You are viewing a plain text version of this content. The canonical link for it is here.
Posted to common-dev@hadoop.apache.org by Eric Sammer <er...@lifeless.net> on 2010/02/09 04:01:56 UTC
Static state in Configuration and elsewhere
All (notably commiters):
In walking through the source, it seems that there are a number of cases
where static state exists. o.a.h.conf.Configuration is a good example of
a case were there is a static cache (see Configuration.REGISTRY) as well
as some class level state for default resources. These static members
make some testing scenarios difficult and I think they confuse and
complicate certain issues such as object lifecycle management.
To that end, I started working on a patch to tease the registry
behavior, default resources, and other similar state and behavior into a
simple ConfigurationFactory that knows how to manufacture instances of
Configuration. For now, the Factory would act as a singleton but retains
a public constructor for simplifying testing and for what I hope is
easier integration with things like Spring down the road.

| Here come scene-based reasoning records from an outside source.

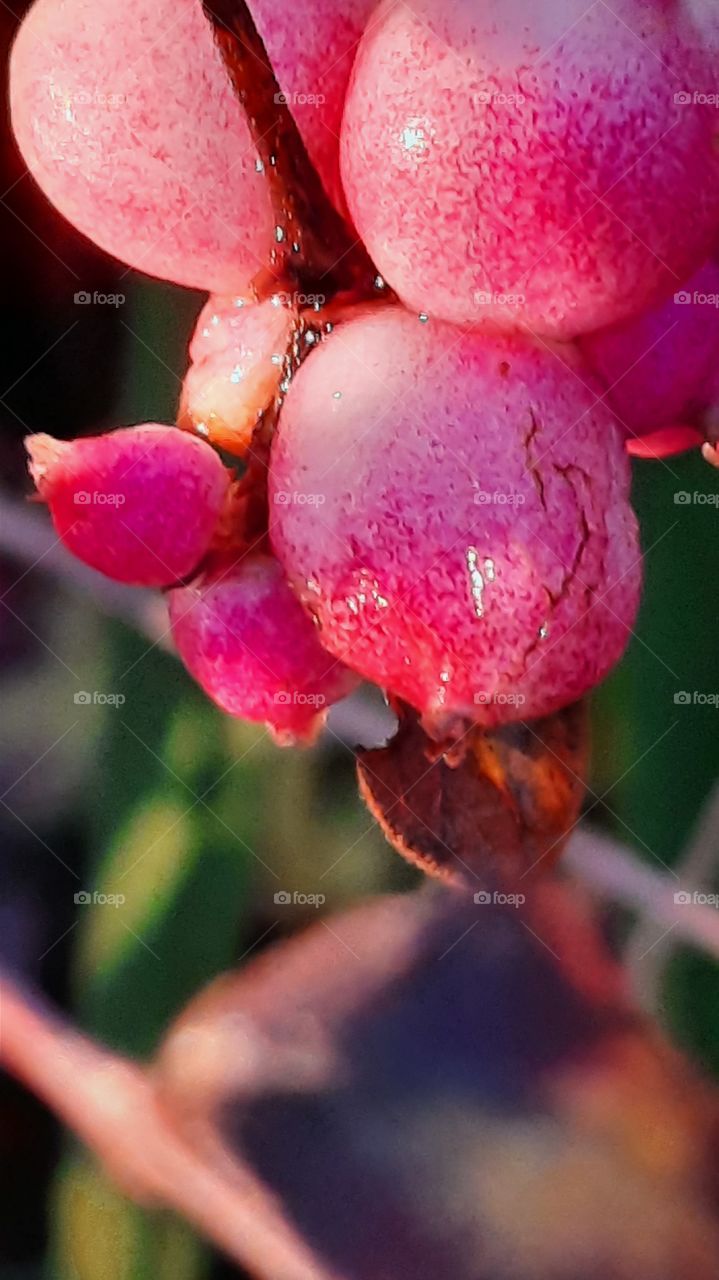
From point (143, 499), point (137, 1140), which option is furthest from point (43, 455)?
point (137, 1140)

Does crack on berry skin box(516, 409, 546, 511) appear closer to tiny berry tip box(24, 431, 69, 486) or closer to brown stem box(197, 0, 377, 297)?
brown stem box(197, 0, 377, 297)

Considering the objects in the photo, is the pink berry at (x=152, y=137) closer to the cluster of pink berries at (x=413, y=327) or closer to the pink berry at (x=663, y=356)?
the cluster of pink berries at (x=413, y=327)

While working on this, I realized this might be too big of a departure
from the original design. Is the static state thing on purpose? Is it
interesting to the rest of the community to factor this out? Does it
bother / disrupt anyone else? Are these sorts of design related changes
welcome?
There are more classes than Configuration that exhibit this mixed
lifecycle sort of design, but I thought this was a "safe" place to start
as I see a way of maintaining backward compatibility for as a long as
necessary (although it's unpleasant, to be sure). At the same time, it
isn't entirely trivial given the pervasive nature of something like
Configuration so I don't want to get too deep if this sort of thing is
unwelcome.
Thanks in advance for comments, etc.
Regards.
--
Eric Sammer
eric@lifeless.net
http://esammer.blogspot.com
Re: Static state in Configuration and elsewhere
Posted by "E. Sammer" <er...@lifeless.net>.
On 2/11/10 2:41 PM, Aaron Kimball wrote:
> There are an enormous number of examples of the following line in user-side
> code:
>
> Configuration conf = new Configuration();
>
> ... This is going to need to still work transparently after any refactoring.
> The new Configuration in this case needs to be populated with values from
> the appropriate defaults files.
>
> Maybe instead of using a singleton ConfigurationFactory (e.g.
> ConfigurationFactory.getConfigFactory().newConfiguration()), you could
> instead have Configuration's constructor use a service locator to get a
> configuration "populator."
>
> e.g:
>
> class ConfigServiceLocator {
> static ConfigServiceLocator getServiceLocator(); /** this class is a
> singleton */
> ConfigService getConfigService()
> void setConfigService(ConfigService);
> }
>
> class ConfigService {
> getAllThatStuffThatWasPreviouslyStaticState()
> }
>
> then in Configuration#Configuration() {
>
> initWith(ConfigServiceLocator.getServiceLocator().getAllThatStuffThatWasPreviouslyStaticState());
> }
>
> Then there can be a static block which initializes the ConfigServiceLocator
> with a default ConfigService instance that does everything as normal. For
> testing, though, you could instantiate a new ConfigService, put whatever
> state you want in it, and then update the ServiceLocator to use this new
> instance instead.
>
> Does that sound like a helpful alternative?
> - Aaron
I definitely see what you're getting at here and it is an alternative.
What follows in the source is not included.